Drug Research Program, Division of Pharmaceutical Chemistry and Technology, Faculty of Pharmacy, FI-00014 University of Helsinki, Finland.
Faculty of Biochemistry and Molecular Medicine, Biocenter Oulu, FI-90014 University of Oulu, Finland.
Bioorg Med Chem. 2018 May 1;26(8):1588-1597. doi: 10.1016/j.bmc.2018.02.006. Epub 2018 Feb 13.
The human O-acetyl-ADP-ribose deacetylase MDO1 is a mono-ADP-ribosylhydrolase involved in the reversal of post-translational modifications. Until now MDO1 has been poorly characterized, partly since no ligand is known besides adenosine nucleotides. Here, we synthesized thirteen compounds retaining the adenosine moiety and bearing bioisosteric replacements of the phosphate at the ribose 5'-oxygen. These compounds are composed of either a squaryldiamide or an amide group as the bioisosteric replacement and/or as a linker. To these groups a variety of substituents were attached such as phenyl, benzyl, pyridyl, carboxyl, hydroxy and tetrazolyl. Biochemical evaluation showed that two compounds, one from both series, inhibited ADP-ribosyl hydrolysis mediated by MDO1 in high concentrations.

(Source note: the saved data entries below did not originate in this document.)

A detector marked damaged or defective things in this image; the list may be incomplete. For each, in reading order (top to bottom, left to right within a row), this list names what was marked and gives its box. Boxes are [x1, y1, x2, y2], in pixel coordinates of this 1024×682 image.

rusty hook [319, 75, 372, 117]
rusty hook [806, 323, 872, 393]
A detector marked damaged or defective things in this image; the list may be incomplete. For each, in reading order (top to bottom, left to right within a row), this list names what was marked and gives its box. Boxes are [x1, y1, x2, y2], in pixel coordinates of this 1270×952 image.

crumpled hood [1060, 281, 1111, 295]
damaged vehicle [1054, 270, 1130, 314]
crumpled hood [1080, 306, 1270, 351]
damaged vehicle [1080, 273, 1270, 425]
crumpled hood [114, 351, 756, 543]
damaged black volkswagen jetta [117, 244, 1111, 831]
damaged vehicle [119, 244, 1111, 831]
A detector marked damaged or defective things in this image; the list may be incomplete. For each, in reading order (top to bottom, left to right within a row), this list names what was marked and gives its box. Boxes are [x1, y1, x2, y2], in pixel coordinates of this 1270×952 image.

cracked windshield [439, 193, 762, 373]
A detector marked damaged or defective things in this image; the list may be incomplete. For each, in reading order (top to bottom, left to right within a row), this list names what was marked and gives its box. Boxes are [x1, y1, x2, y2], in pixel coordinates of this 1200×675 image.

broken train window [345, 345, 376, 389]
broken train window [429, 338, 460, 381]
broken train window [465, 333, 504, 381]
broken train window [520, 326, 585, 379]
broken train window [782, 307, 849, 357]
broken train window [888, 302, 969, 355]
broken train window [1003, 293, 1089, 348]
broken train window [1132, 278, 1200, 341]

人源 O-乙酰-ADP-核糖脱乙酰酶 MDO1 是一种单 ADP-核糖基水解酶,参与翻译后修饰的逆转。到目前为止,MDO1 的特征描述较差,部分原因是除了腺苷核苷酸之外,还不知道其他配体。在这里,我们合成了十三种化合物,保留了腺苷部分,并在核糖 5'-氧上用生物等排体取代了磷酸。这些化合物由 squaryldiamide 或酰胺基团作为生物等排体取代基和/或作为连接子组成。这些基团连接了各种取代基,如苯基、苄基、吡啶基、羧基、羟基和四唑基。生化评估表明,两种化合物,一种来自两个系列,在高浓度下抑制了 MDO1 介导的 ADP-核糖基水解。